I, of course, did a little google research on staging. According to the american cancer society (one of the few websites - am allowed to read from), the survival rates are 76 - 88 % for stage 2. I'm going to be aggressive in treatment and beat the shit out of this thing! I have to give it everything I've got, even on the days when I just don't feel like it. I don't think I have ever failed any test, or gotten below a B when I have really tried. So why should this be any different??

Oh, and we still didn't have the her2 results back yet.
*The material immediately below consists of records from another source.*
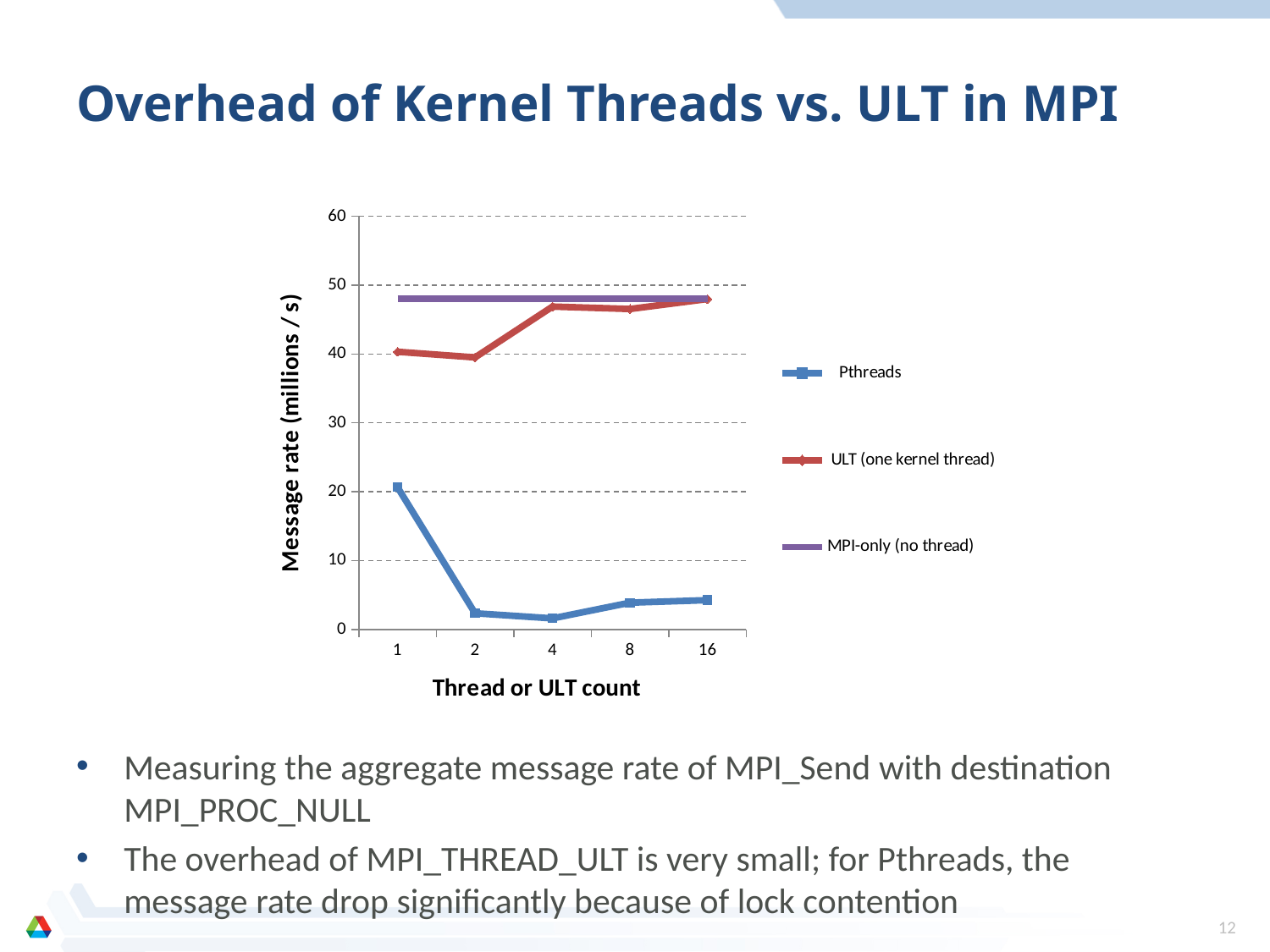
How many series does the legend list? 3 Is the MPI-only (no thread) value greater or less than 50? less Which series has the lowest message rate at thread or ULT count 16? Pthreads Is the Pthreads value at thread count 2 greater or less than 10? less What is the label of the y axis? Message rate (millions / s) At thread or ULT count 4, which is larger: Pthreads or ULT (one kernel thread)? ULT (one kernel thread) Which series is drawn in purple? MPI-only (no thread) Is the ULT (one kernel thread) value at ULT count 4 greater or less than 40? greater How many thread or ULT count values are plotted on the x axis? 5 What kind of chart is shown on the slide? line chart Does the Pthreads message rate rise or fall from thread count 1 to thread count 2? fall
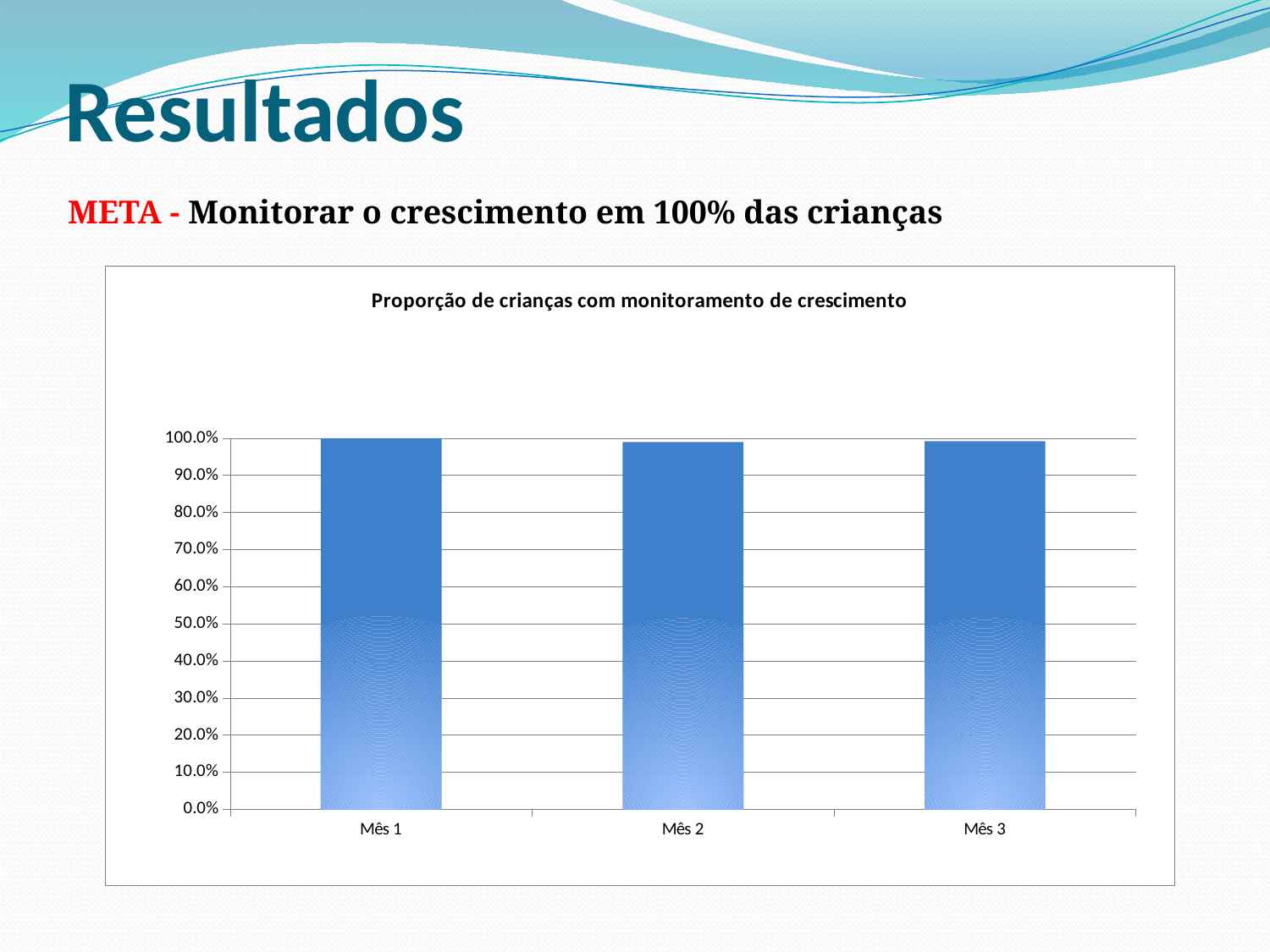
What is the title of the chart? Proporção de crianças com monitoramento de crescimento Is the value for Mês 3 greater or less than 90.0%? greater What is the label of the first category on the x axis? Mês 1 How many categories are shown on the x axis of the chart? 3 Is the value for Mês 2 greater or less than 100.0%? less Which is larger, the value for Mês 1 or the value for Mês 2? Mês 1 What is the value for Mês 1? 100.0% Which category has the highest value? Mês 1 What is the highest value shown on the y axis? 100.0% What kind of chart is shown on the slide? bar chart Is the value for Mês 2 greater or less than 90.0%? greater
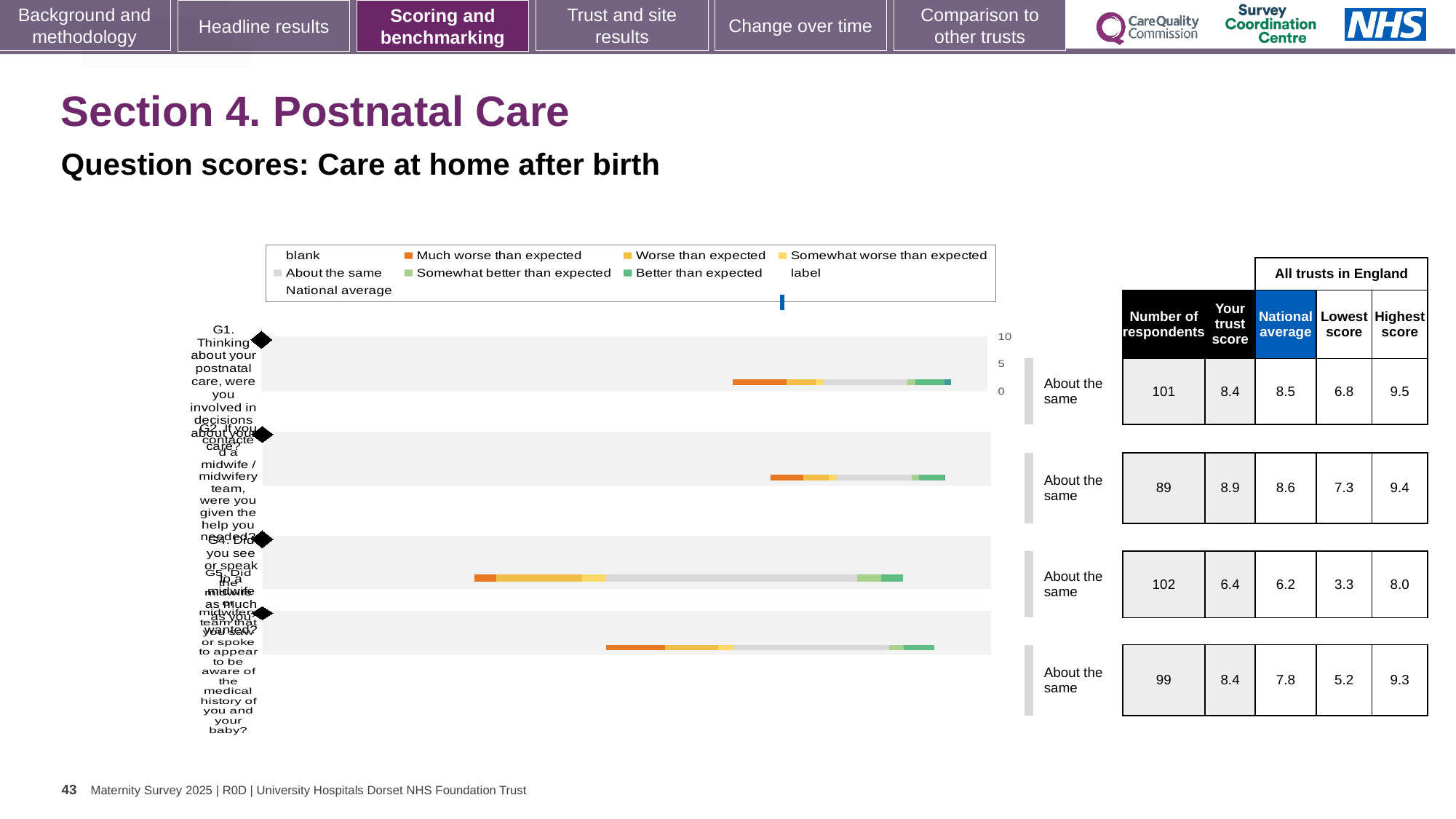
What is the difference between the trust score and the national average for G5? 0.6 In the table, what is the national average for G4 (see or speak to a midwife as much as you wanted)? 6.2 In the table, what is the number of respondents for G1 (involved in decisions about your care)? 101 In the table, what is the trust score for G2 (given the help you needed when contacting a midwife / midwifery team)? 8.9 Is the trust score for G2 larger or smaller than the national average for G2? larger Which question has the lowest trust score in the table? G4 What benchmark category is shown next to the bar for G1 (involved in decisions about your care)? About the same What kind of chart is shown on the slide? bar chart How many questions (bars) are plotted in the chart? 4 In the table, what is the highest score for G1 (involved in decisions about your care)? 9.5 In the table, what is the lowest score for G5 (midwife aware of the medical history of you and your baby)? 5.2 Which question has the highest number of respondents in the table? G4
What a pain in the ass! I am so tired of waiting. This is what will determine my chemo cocktail.

Aside from all this, Dr Warden was pleased with how I am recovering. It's so funny to hear all of these professionals excited about my progress when from my perspective, it's way too slow. I guess I set my expectations too high.

And finally, today was my first day without a nap! I guess that's improvement, but now I am TIRED! Let's hope I pass out quickly.

2 comments:

  1. Baby steps Nicole, baby steps......one day at a time-and you will get there. I know it is hard to wait for anything, but just think of the end result once all is said and done. I had a rough day today-stressful to say the least....you will do great; I just know it. Kick the living crap out of the cancer!!!!!! Love and prayers always-and get some rest-you need it!!!! ;)

    ReplyDelete
  2. You are an inspiration, Nicole! It's a cliche because it's true. Praying for you all the time. Take care of yourself.